Prevent fraud by using properly regulated professionals who belong to the appropriate professional bodies. It is also advisable to use a professional who adheres to the Consumer Arbitration System, which allows disputes arising between companies and their customers to be resolved quickly and free-of-charge by means of a binding decision.

Option to buy

The option to buy is a right that gives you a certain amount of time to decide whether you want to buy a particular property if you not entirely sure, or in case you find another property that is in better condition or has better facilities.

But if you are sure, get in touch with the seller, which may be a private individual or a development company.

Pre-sale contract

Once the sale has been agreed, it is quite common to sign a private contract in which the buyer pays a part of the sale price as a deposit.

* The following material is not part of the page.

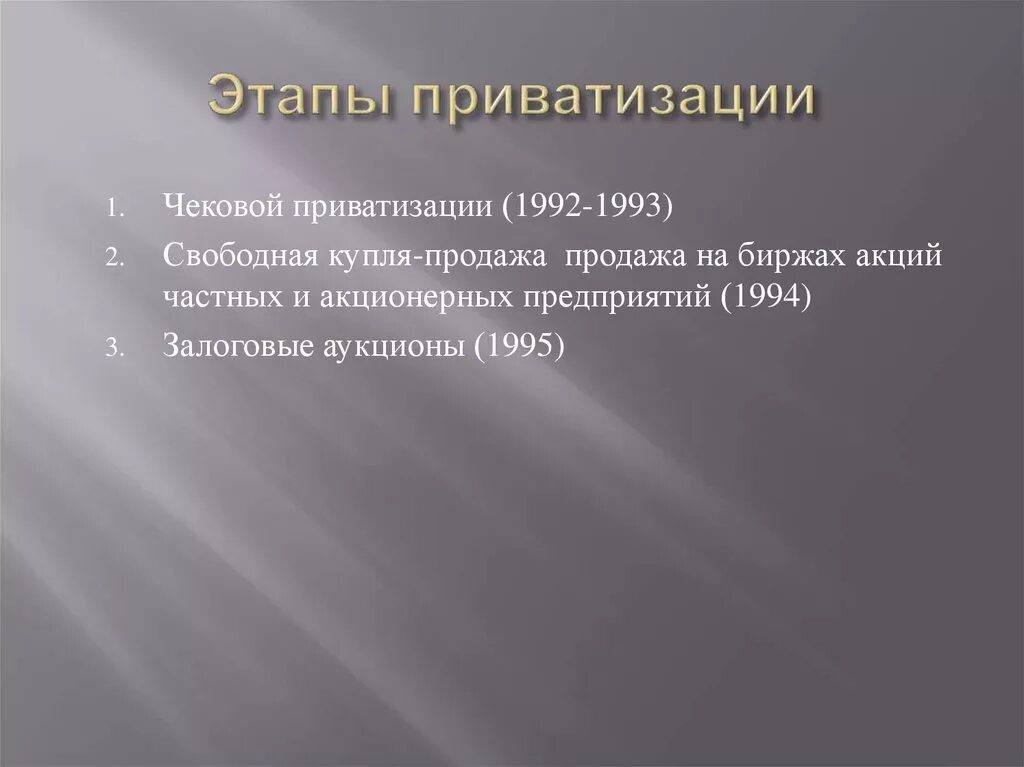 Этапы приватизации

1. Чековой приватизации (1992-1993)
2. Свободная купля-продажа продажа на биржах акций частных и акционерных предприятий (1994)
3. Залоговые аукционы (1995)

This contract must specify the conditions of the deal: the property being sold, price, payment terms and conditions if one of the parties decides to pull out

Deposit

Once you have decided on the property you want to buy, you can reserve it for a short time. A non-returnable deposit is normally paid as a guarantee to the seller that you are going to buy the property.

This amount will be discounted fr om the total price of the property once the paperwork has been formalised. Although it is a formality, the owner has to give you a signed document stating that this deposit has been paid.

The deposit may be up to 10% of the total price of the property. If you decide not to go ahead with the sale, you will lose this money. On the other hand, if the owner decides to sell the property to someone else, he will have to pay you back double the value of the deposit.

Signing the contract of sale and the public deed

The contract must include identification of the buyer and the seller, a description of the property being sold and its annexes (garage, storage rooms, etc.), useable surface area, shared areas and the by-laws of the homeowners’ association, if there is one.

It must also state the price and the payment terms, applicable taxes (VAT or ITP - property transfer tax), the conditions of sale and any penalties applicable to the parties in case of breach of contract.

It is advisable for both parties to agree to consumer arbitration, which is free-of-charge, as a way of resolving any disputes that may arise in the future.

The buyer has the right to choose the notary who will draw up the public deed of sale.

The contract between the two parties may be private or public. The contract is the document that will make you the legal owner of the property, setting out the rights and duties of the buyer and the seller.

Private contracts are not formalised before a notary and they consist of a document identifying the buyer and seller, the physical and legal status of the property, the payment method and details of the sale (conditions, exact price, handover date, etc.).

You are not the legal owner of the property until the public deed has been signed before a notary. The public deed will also include identification of the buyer and seller, the physical and legal status of the property, its value, the payment method and any tax obligations arising from it.

Property Register

The public deed is required to register the property in the Real-Estate Property Register covering the area wh ere the property is located.

In order to enter the property in the Register, you will need to provide proof of payment of the following items: property transfer tax (existing property) or VAT (new-build) and the related legal documents.

Although you do not have to enter the property in the Real-Estate Property Register, it is advisable to do so as it acts as a guarantee that you are now the legal owner of the property.